A small research group recently examined the performance of 25 AI "people", using two large language models created by OpenAI, in an online Turing test. None of the AI bots ultimately passed the test, but all the GPT 3.5 ones did so badly that a chatbot from the mid-1960s was nearly twice as successful as passing itself off as a human—although that's mostly because people thought the older chatbot was too bad at pretending to be human to be AI.
News of the work was reported by Ars Technica and it's a fascinating story. The Turing test itself was first devised by famed mathematician and computer scientist Alan Turing in the 1950s. The original version of the test involves having a real person, called an evaluator, talk to two other participants via a text-based discussion. The evaluator knows that one of the respondents is a computer but doesn't know which one.
If the evaluator can't tell which one is a computer or determines that they must both be humans, then the machine can be said to have passed the Turing test.
Cameron Jones and Benjamin Bergen of the University of California San Diego devised a two-player version of the Turing test, where an "interrogator" asks questions of a "witness" and then decides whether the witness is a human being or an AI chatbot. A total of 25 large language model (LLM) witnesses were created, based on the GPT-4 and GPT-3.5 models from OpenAI.
To get some baseline results, real people were also included, as was one of the first-ever chatbots created, ELIZA in the mid-1960s (you can try it out yourself here). The AI witnesses were prompted as to the nature of the discussion, along with instructions on how it should respond. These included things like making spelling mistakes, how long it should take to respond, and whether it was a human or an AI pretending to be a real person.
Just over 650 people took part in the test, with around 1,400 runs being collated to produce the analysis. Each witness was judged on how successful it was in passing off as a human being; in other words, whether the interrogator's final decision was that the witness was a real person.
Humans had an overall success rate of 63%, which means that in 43% of the tests, interrogators thought that the real person giving the responses was an AI chatbot. The best-performing LLM witness, which used GPT-4, had an overall success rate of 43%, with the worst being just 5% (a GPT-3.5 model). That meant none of the AI bots ultimately passed the Turing test and even fared worse than just accounting for blind chance (i.e. 50%).

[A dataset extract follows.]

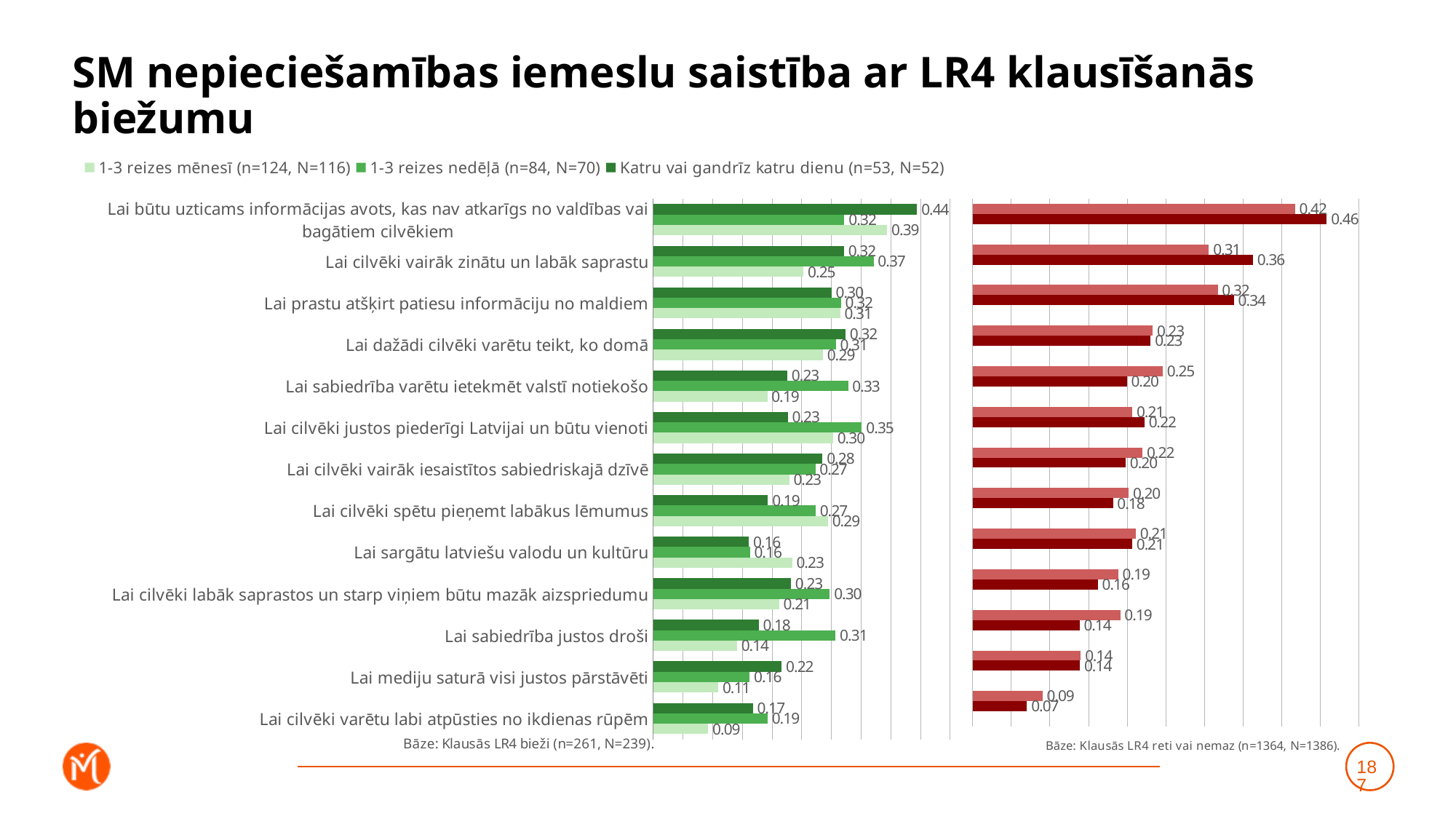
What kind of chart is the left (green) chart? Bar chart On the right (red) chart, what is the value of the dark red bar for 'Lai cilvēki varētu labi atpūsties no ikdienas rūpēm'? 0.07 On the left (green) chart, which category has the lowest value for '1-3 reizes mēnesī'? Lai cilvēki varētu labi atpūsties no ikdienas rūpēm On the left (green) chart, for 'Lai cilvēki vairāk zinātu un labāk saprastu', which is larger: '1-3 reizes nedēļā' or '1-3 reizes mēnesī'? 1-3 reizes nedēļā On the left (green) chart, what is the difference between the '1-3 reizes nedēļā' and 'Katru vai gandrīz katru dienu' values for 'Lai sabiedrība justos droši'? 0.13 How many categories are shown on the left (green) chart? 13 On the left (green) chart, what is the value for 'Katru vai gandrīz katru dienu' for 'Lai būtu uzticams informācijas avots, kas nav atkarīgs no valdības vai bagātiem cilvēkiem'? 0.44 On the left (green) chart, what is the value for '1-3 reizes mēnesī' for 'Lai cilvēki varētu labi atpūsties no ikdienas rūpēm'? 0.09 On the right (red) chart, what is the value of the dark red bar for 'Lai būtu uzticams informācijas avots, kas nav atkarīgs no valdības vai bagātiem cilvēkiem'? 0.46 On the left (green) chart, which category has the highest value for 'Katru vai gandrīz katru dienu'? Lai būtu uzticams informācijas avots, kas nav atkarīgs no valdības vai bagātiem cilvēkiem How many series does the legend of the left (green) chart list? 3 On the left (green) chart, what is the value for '1-3 reizes nedēļā' for 'Lai sabiedrība justos droši'? 0.31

One big surprise was ELIZA. Created at the Massachusetts Institute of Technology, it was based on pattern checking and strict rules to give the impression that the computer genuinely understood what was being asked of it. In the study by Jones and Bergen, ELIZA achieved an overall success rate of 27%, almost double that of the best GPT-3.5 witnesses (14%).
Why did it do so much better? Part of the reason is that GPT-3.5 isn't designed to come across as a real person. The likes of ChatGPT, which uses that particular LLM, are programmed to give responses in a very fixed manner, rather than offer an opinion and then debate it.

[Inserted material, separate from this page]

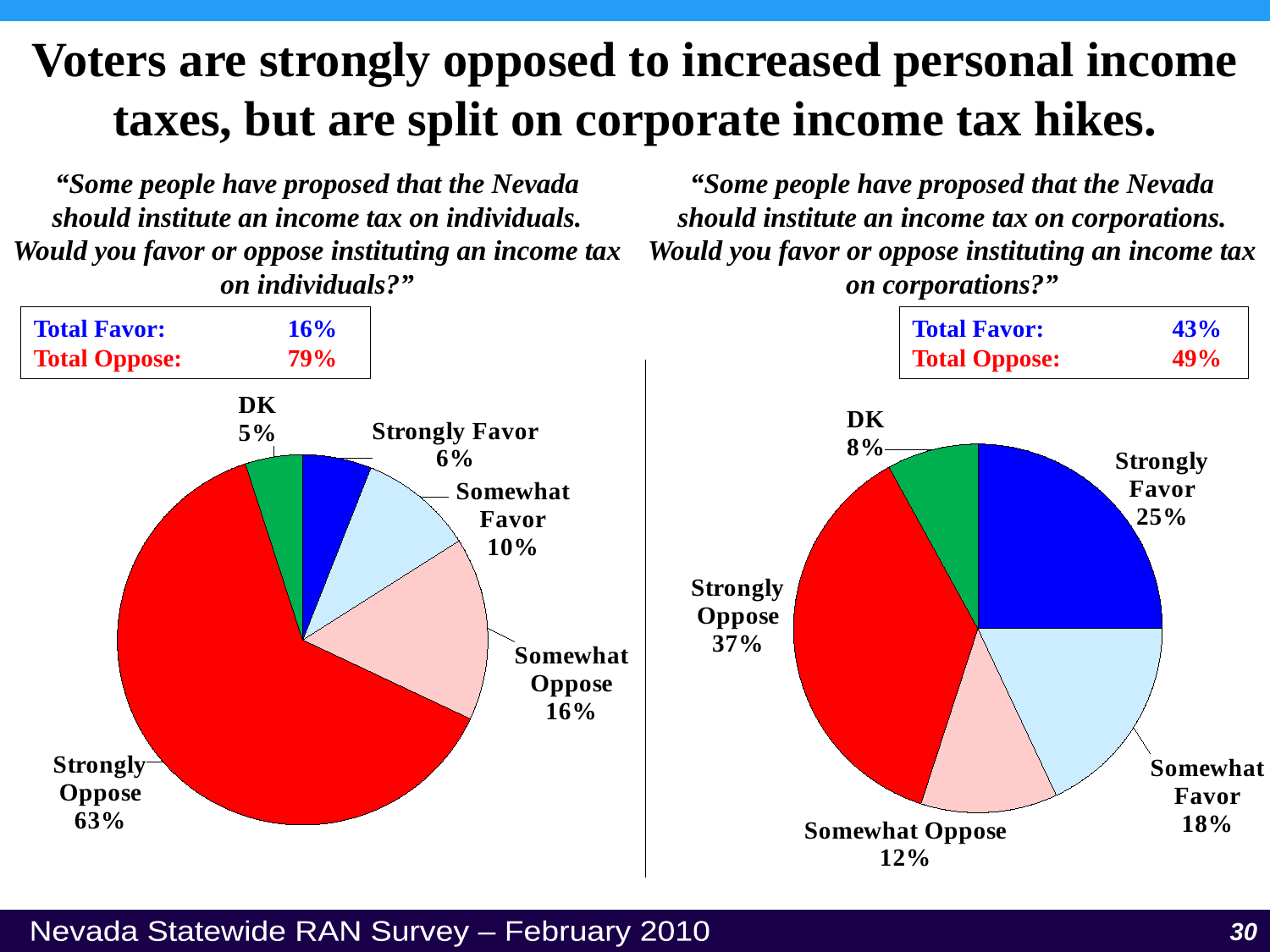
What type of chart is used on the right side of the slide (income tax on corporations)? Pie chart In the left pie chart (income tax on individuals), what is the difference between Somewhat Oppose and Somewhat Favor? 6% In the right pie chart (income tax on corporations), which category has the smallest slice? DK In the right pie chart (income tax on corporations), what is the difference between Strongly Oppose and Strongly Favor? 12% In the right pie chart (income tax on corporations), what is the DK share? 8% What colour is the Strongly Oppose slice in both pie charts? Red In the right pie chart (income tax on corporations), what share of respondents said Strongly Favor? 25% In the left pie chart (income tax on individuals), what is the combined share of Strongly Favor and Somewhat Favor? 16% In the left pie chart (income tax on individuals), which category has the largest slice? Strongly Oppose In the right pie chart (income tax on corporations), which is larger: Somewhat Favor or Somewhat Oppose? Somewhat Favor How many slices does the left pie chart (income tax on individuals) have? 5 In the left pie chart (income tax on individuals), what share of respondents said Strongly Oppose? 63%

But the main factor behind ELIZA's 'success' is that its responses are nothing like those from a modern LLM, leading to some interrogators believing it was simply too bad for it to be a real AI bot, thus assuming it had to be a person.
Given that people only managed to come across as real humans with a success rate of 63%, it's perhaps a little unfair to be overly critical of the human-ness of an LLM. Especially since the Turing test is less an examination of being human-like but more a test of how well something can deceive a person.

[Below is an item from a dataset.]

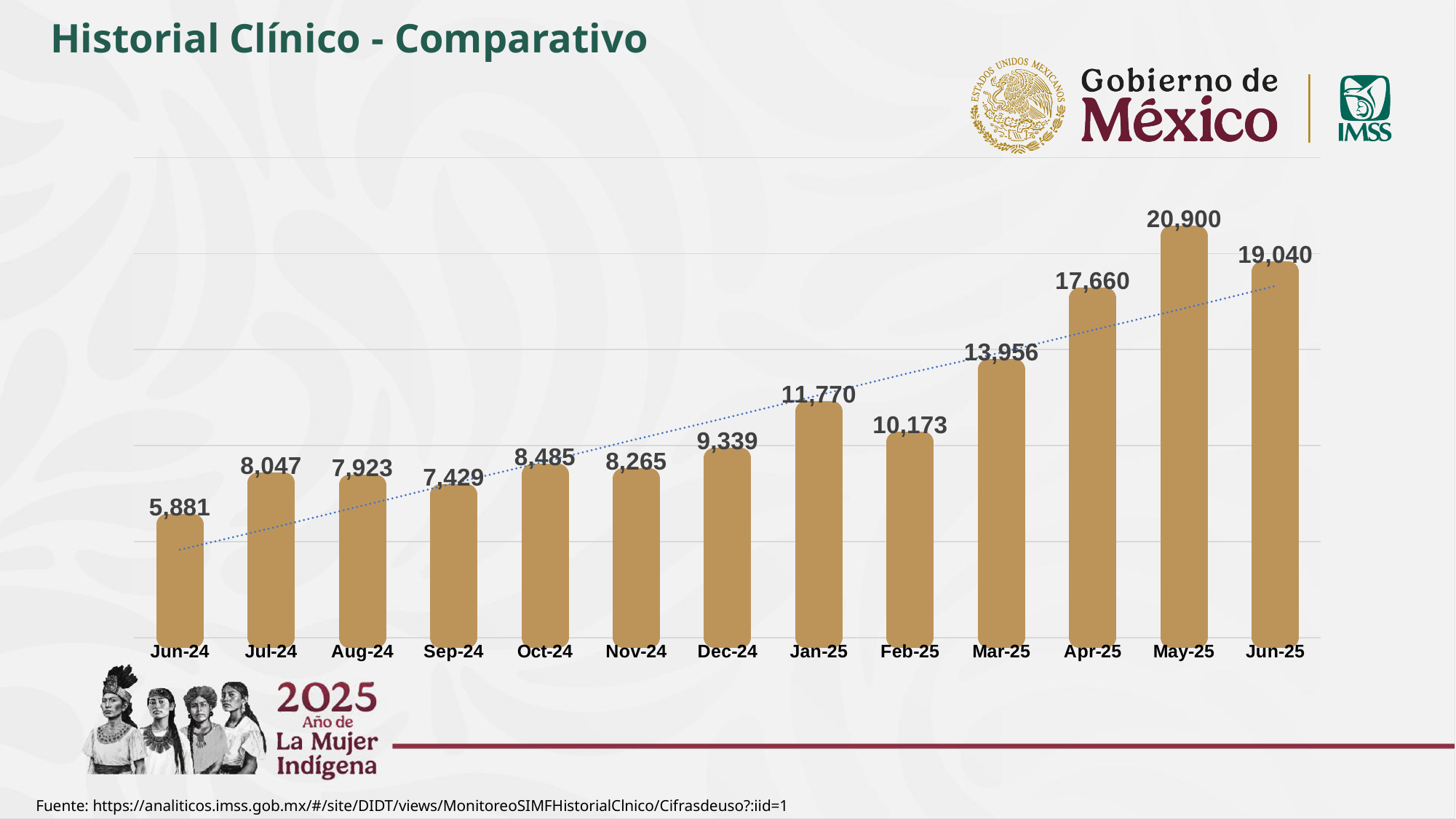
Which is larger, the value for Oct-24 or the value for Nov-24? Oct-24 How many months are shown on the x axis? 13 Which is larger, the value for Feb-25 or the value for Jan-25? Jan-25 What is the value for Jun-24? 5,881 What kind of chart is shown on the slide? Bar chart Which month has the highest value? May-25 What is the value for Mar-25? 13,956 What is the difference between the values for May-25 and Jun-25? 1,860 Which month has the lowest value? Jun-24 What is the value for Jun-25? 19,040 Do the values generally rise or fall from Jun-24 to Jun-25? Rise What is the difference between the values for Jan-25 and Dec-24? 2,431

We're still very much in the early stages of development of large language models and who knows what it will be like in, say, ten or even just five years. Perhaps by then, games will be implementing them to flesh out NPCs in open-world games or give storylines more complexity and offer multiple paths or choices.
I don't know whether that's a bit of a scary thing to ponder over your morning coffee or not, but it certainly would make things a lot more interesting.